Q: Saitoh-san, you were in charge of the "Lemures report" that you can read on the airship's bridge, weren't you?

SAITOH: Yes. I thought that players would normally just go through the game without reading them, but if they did take the time out to read them, it would give the game an extra dimension. I had a lot of fun thinking this while I was writing.

Q: You put in a lot of stuff that would have FFXII fans grinning if they took the time to read it.

SAITOH: Originally it wasn't divided into "News" and "Glossary," and you just moved your cursor over an item to receive an explanation for it. I thought it would be really boring if all you got to read was a straightforward explanation, though, so I tried to make things more interesting by adding flavor text, like in a CCG.

Q: The Ship's Log that Vaan and the others write in really added a lot of flavor.

SAITOH: That was also originally just a very basic outline, but I showed it to Toriyama and he said "This isn't what I want!"

TORIYAMA: Nowadays, there are a lot of people who keep public diaries, like blogs. Using the kinds of things they write as my standard, I thought that might be a more interesting addition to the game. There were fun ways you could show character through it, like deciding that Vaan never uses big words.

Q: The keyword "something important" appears many times in the game's story. Could you explain what "something important" really means?

TORIYAMA: I can't give a definitive statement on it, but I think each player will think about it in relation to their own lives, and they'll know.

SAITOH: All of the characters give hints to it in what they say.

TORIYAMA: And then each player can say figure it out for themselves, what each character's 'something important' is.

Q: Of all the things communicated by the story and all the things to see, what do you really want the players to get out of it?

SAITOH: I want players to really get the impression of things like "Cu Sith is a useful forger" and "Ba'Gamnan is a nasty pest" and other characters' traits, not just from their images, but from the little details of what they say, and perceive their gradual changes of heart. If they can pick up on this and suddenly notice a little change and another face of a character and think "Oh!" then I'll be very happy.
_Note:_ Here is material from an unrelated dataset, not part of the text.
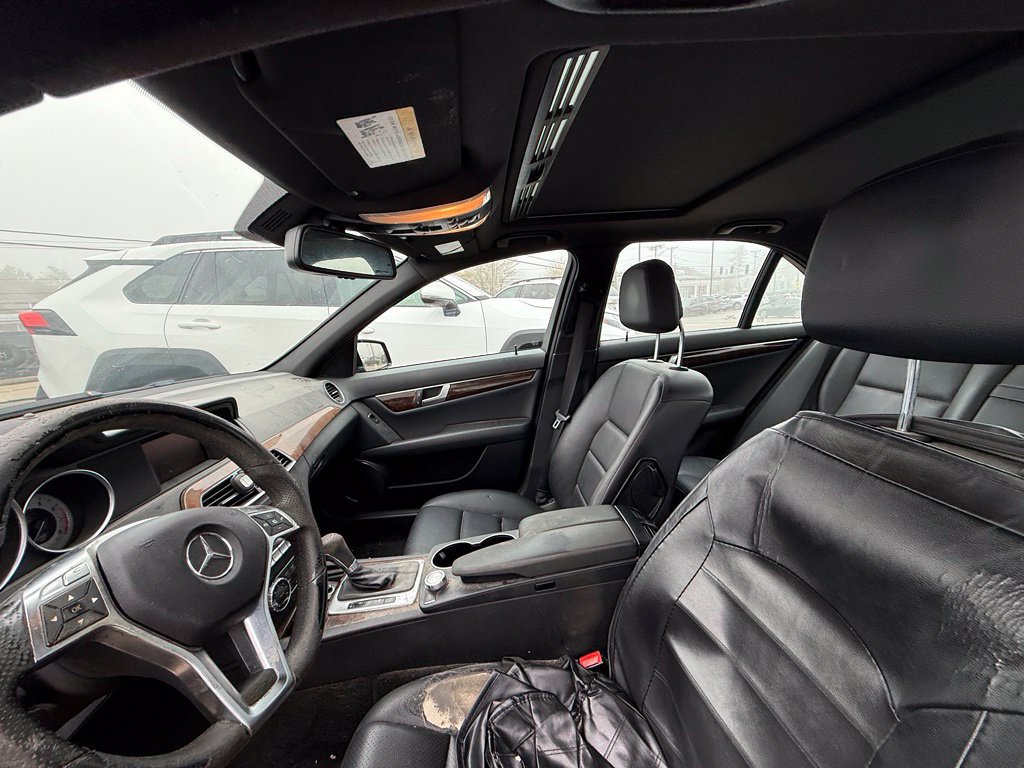 Used 2013 Mercedes-Benz C 300 4MATIC Sedan image 12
ISHIYAMA: Games are meant to be entertainment, so really I just want to get across the feeling of heart-pounding excitement and exhilaration. The organization of the story and the way events are portrayed, and the expression of dialogue, all that construction, I hope that it will surprise people and get them feeling something, and if they think that it is fun and interesting, that will be enough to satisfy me.

TORIYAMA: The thing I most want them to see is the growth of Vaan and Penelo over the course of the game. Obviously they grew over the course of FFXII too, but I wanted to portray them as sort of reaching the next level of maturity. We talked about how to draw that out amongst the staff many times, and the result is something that is only shown in the game's secret ending. That is something the player will have to work on their own to achieve.

Another interview down. What do you think? Did the creators of Revenant Wings stay true to the original game, or did Mr. Toriyama overstep his bounds?